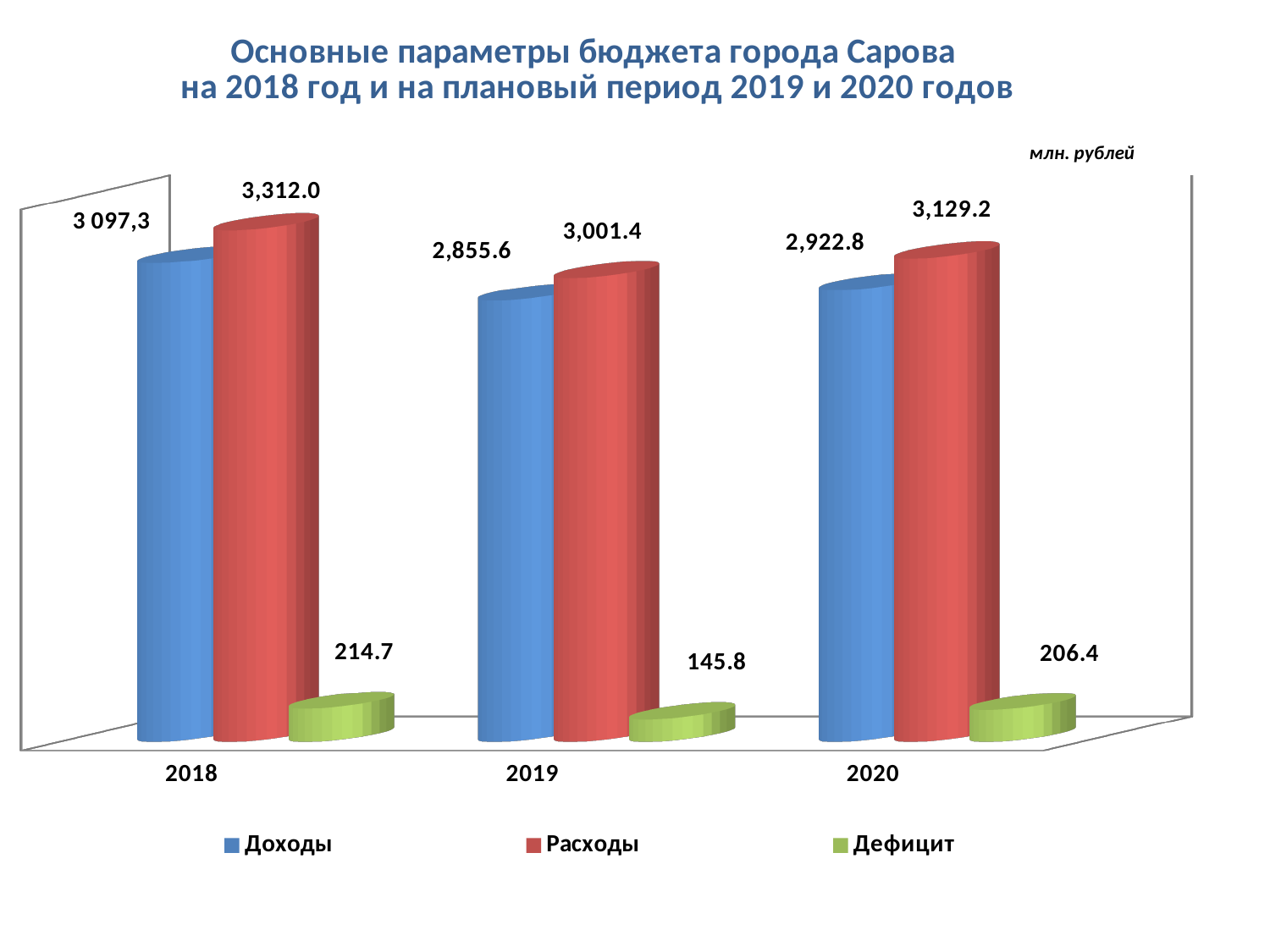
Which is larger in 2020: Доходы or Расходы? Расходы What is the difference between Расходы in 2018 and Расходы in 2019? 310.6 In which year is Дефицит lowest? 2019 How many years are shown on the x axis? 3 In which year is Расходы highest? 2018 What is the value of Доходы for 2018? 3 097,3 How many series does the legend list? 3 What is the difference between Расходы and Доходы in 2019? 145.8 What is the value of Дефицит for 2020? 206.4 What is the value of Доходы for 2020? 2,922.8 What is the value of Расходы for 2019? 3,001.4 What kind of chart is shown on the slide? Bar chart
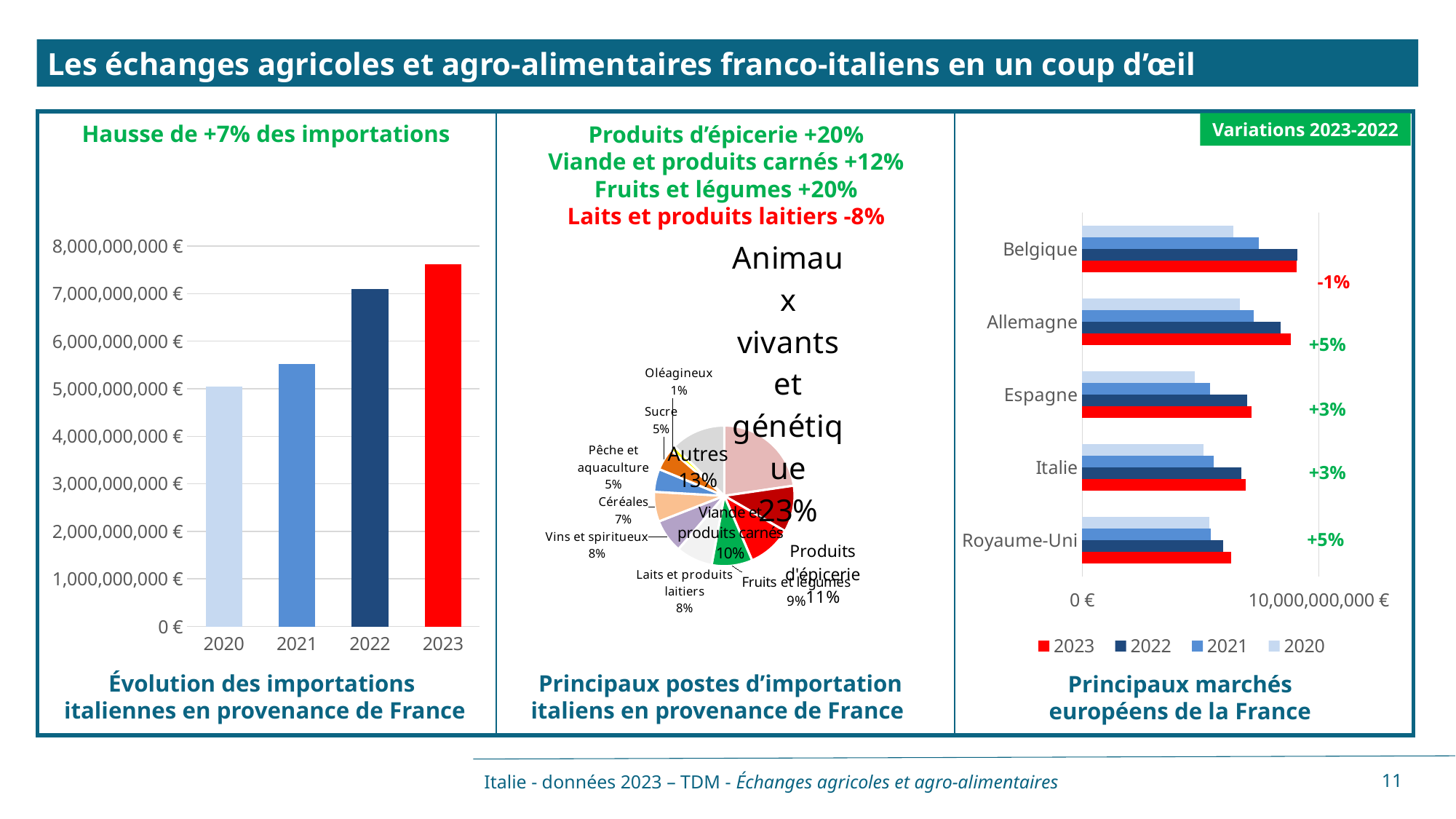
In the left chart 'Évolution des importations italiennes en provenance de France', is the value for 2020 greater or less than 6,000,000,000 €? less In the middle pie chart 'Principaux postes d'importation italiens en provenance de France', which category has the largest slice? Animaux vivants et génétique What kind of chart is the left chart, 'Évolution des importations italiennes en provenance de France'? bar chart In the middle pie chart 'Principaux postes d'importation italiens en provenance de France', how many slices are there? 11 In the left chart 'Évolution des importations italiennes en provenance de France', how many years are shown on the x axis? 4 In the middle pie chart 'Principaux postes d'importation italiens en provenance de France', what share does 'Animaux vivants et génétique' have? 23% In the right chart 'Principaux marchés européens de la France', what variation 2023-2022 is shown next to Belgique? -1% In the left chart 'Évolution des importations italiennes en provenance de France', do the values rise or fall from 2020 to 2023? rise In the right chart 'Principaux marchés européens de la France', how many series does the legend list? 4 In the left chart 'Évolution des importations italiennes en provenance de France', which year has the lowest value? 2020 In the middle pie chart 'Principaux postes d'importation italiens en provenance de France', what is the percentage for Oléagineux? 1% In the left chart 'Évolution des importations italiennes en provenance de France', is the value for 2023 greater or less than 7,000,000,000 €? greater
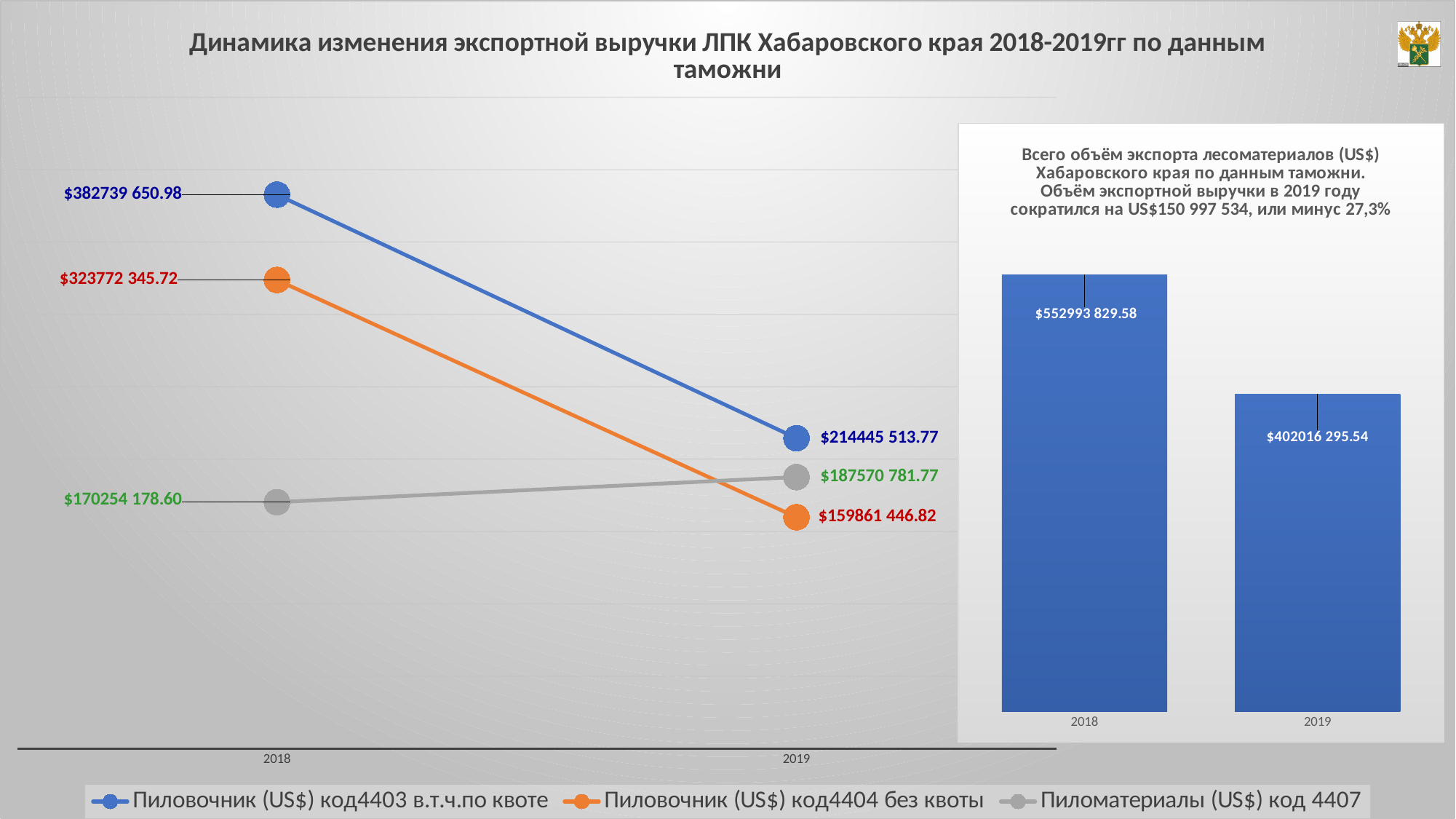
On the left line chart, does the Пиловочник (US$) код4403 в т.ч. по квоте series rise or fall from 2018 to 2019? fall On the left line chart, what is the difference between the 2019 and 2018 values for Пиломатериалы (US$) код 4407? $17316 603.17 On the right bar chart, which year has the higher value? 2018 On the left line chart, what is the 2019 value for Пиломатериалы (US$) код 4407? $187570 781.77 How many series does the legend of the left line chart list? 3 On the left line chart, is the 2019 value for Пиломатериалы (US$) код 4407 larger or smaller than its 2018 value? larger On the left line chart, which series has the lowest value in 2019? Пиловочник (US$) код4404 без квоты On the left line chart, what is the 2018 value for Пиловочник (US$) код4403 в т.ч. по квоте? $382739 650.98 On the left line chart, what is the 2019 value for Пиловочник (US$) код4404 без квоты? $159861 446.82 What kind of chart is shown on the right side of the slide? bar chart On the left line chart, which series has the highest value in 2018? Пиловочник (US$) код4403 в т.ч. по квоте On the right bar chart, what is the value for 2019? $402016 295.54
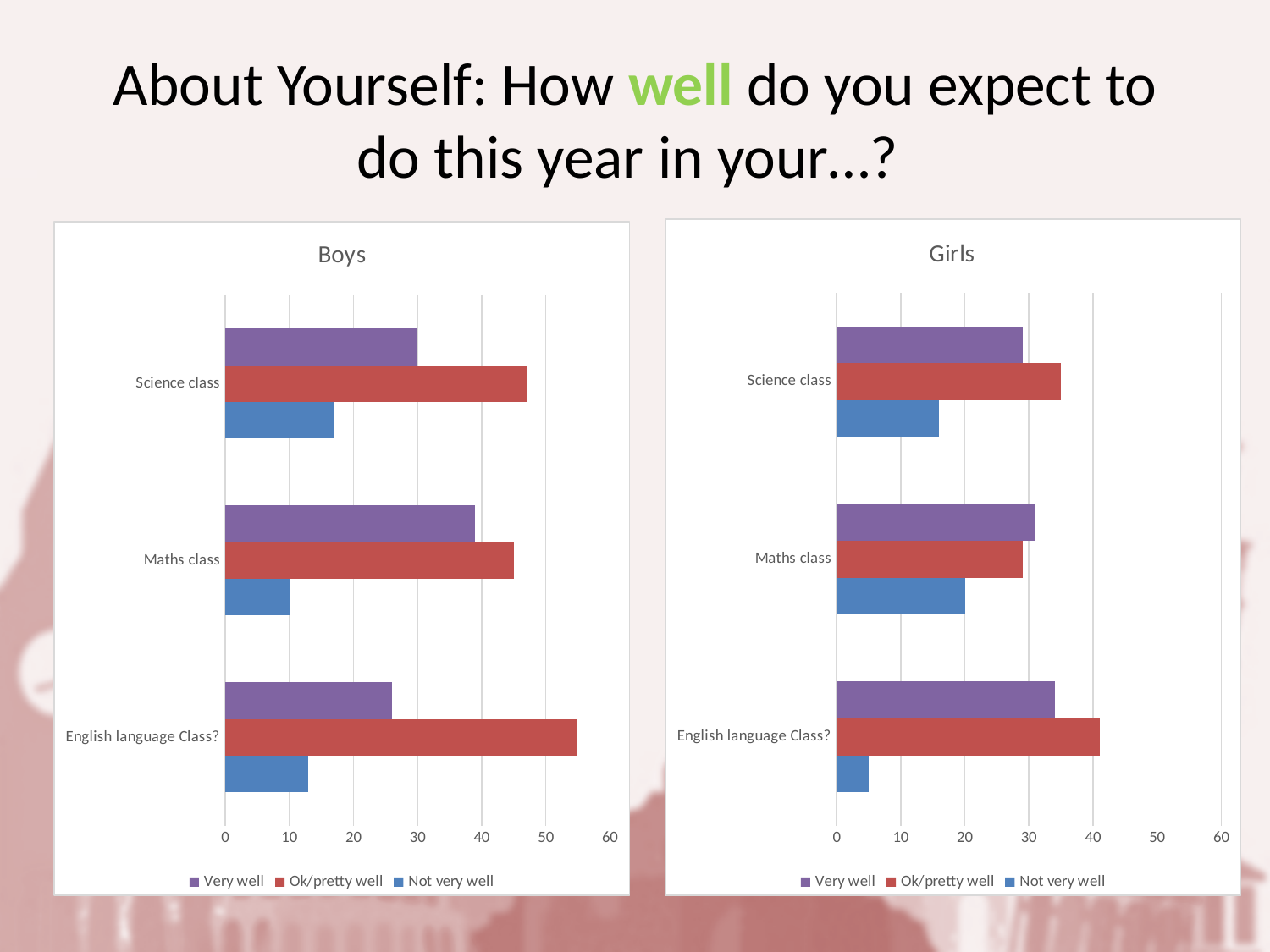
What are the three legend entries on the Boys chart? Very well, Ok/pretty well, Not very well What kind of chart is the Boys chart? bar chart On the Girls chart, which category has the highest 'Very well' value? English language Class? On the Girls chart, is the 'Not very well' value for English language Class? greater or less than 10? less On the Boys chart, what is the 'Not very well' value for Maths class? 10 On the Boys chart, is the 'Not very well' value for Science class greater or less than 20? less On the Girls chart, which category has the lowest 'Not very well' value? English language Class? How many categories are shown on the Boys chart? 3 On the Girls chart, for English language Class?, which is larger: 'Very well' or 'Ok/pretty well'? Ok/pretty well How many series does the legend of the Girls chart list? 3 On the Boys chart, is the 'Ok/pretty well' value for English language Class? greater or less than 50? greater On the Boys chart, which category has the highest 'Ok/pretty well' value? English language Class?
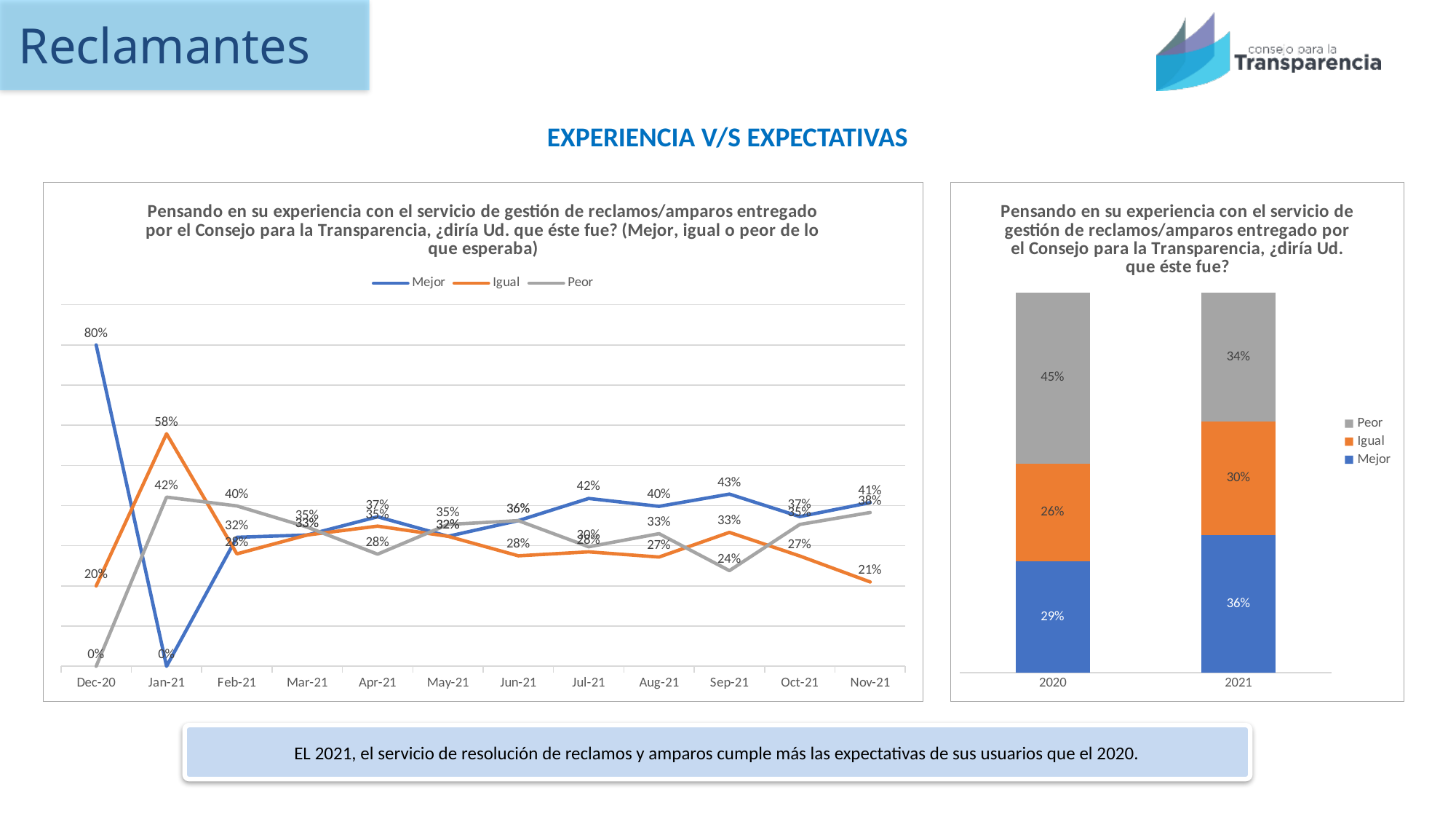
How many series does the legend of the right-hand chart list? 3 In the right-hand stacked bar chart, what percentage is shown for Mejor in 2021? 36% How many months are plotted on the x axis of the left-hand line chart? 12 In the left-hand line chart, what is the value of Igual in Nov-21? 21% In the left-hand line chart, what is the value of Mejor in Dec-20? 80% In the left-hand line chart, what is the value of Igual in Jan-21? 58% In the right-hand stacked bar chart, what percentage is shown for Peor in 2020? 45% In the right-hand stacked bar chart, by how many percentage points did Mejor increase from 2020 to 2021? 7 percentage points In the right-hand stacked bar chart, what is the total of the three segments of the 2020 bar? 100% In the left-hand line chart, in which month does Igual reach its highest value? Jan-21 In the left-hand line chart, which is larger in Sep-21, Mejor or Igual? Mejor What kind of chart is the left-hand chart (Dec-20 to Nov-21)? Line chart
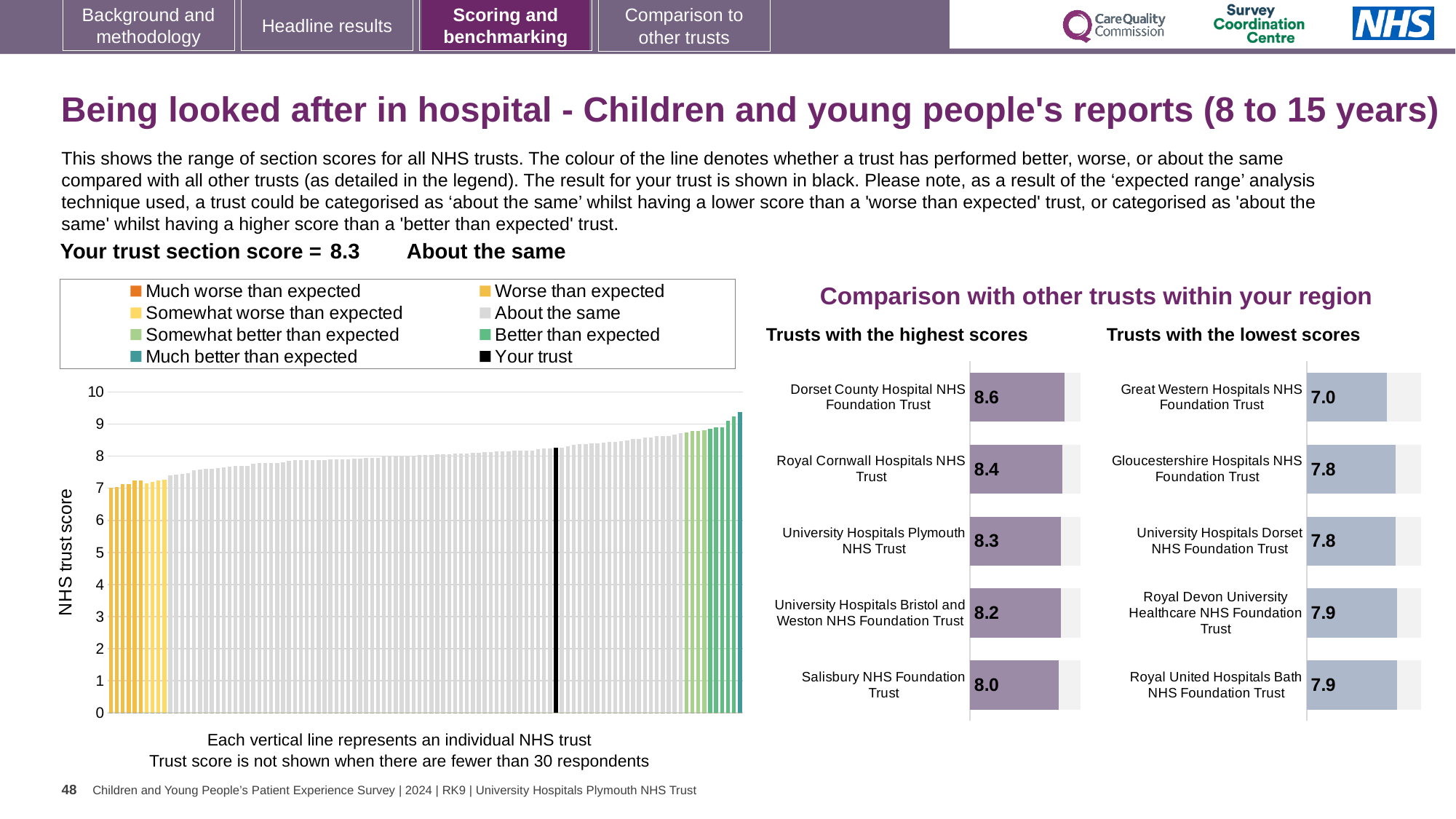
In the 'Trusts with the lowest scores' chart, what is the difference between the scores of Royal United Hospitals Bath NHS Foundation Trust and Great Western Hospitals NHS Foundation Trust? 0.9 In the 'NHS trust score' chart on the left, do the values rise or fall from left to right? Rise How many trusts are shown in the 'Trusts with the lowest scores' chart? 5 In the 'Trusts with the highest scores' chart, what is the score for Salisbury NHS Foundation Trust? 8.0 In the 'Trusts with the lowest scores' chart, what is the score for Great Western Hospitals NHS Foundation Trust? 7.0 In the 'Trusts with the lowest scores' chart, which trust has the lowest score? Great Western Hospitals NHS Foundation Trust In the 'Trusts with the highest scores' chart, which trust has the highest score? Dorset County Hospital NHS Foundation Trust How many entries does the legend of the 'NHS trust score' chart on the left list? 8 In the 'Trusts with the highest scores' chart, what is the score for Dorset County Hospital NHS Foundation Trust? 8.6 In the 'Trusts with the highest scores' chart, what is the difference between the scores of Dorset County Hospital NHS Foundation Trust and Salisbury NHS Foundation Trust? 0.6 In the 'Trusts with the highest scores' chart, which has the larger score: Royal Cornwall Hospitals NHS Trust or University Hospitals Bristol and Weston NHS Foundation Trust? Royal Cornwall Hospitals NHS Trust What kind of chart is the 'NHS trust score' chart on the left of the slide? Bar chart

[YOUR ASSIGNMENT]: Select every line of the listing above that contains the string "Class". Case counts.

[EXERCISE RESULT]:
What are the three legend entries on the Boys chart? Very well, Ok/pretty well, Not very well What kind of chart is the Boys chart? bar chart On the Girls chart, which category has the highest 'Very well' value? English language Class? On the Girls chart, is the 'Not very well' value for English language Class? greater or less than 10? less On the Boys chart, what is the 'Not very well' value for Maths class? 10 On the Boys chart, is the 'Not very well' value for Science class greater or less than 20? less On the Girls chart, which category has the lowest 'Not very well' value? English language Class? How many categories are shown on the Boys chart? 3 On the Girls chart, for English language Class?, which is larger: 'Very well' or 'Ok/pretty well'? Ok/pretty well How many series does the legend of the Girls chart list? 3 On the Boys chart, is the 'Ok/pretty well' value for English language Class? greater or less than 50? greater On the Boys chart, which category has the highest 'Ok/pretty well' value? English language Class?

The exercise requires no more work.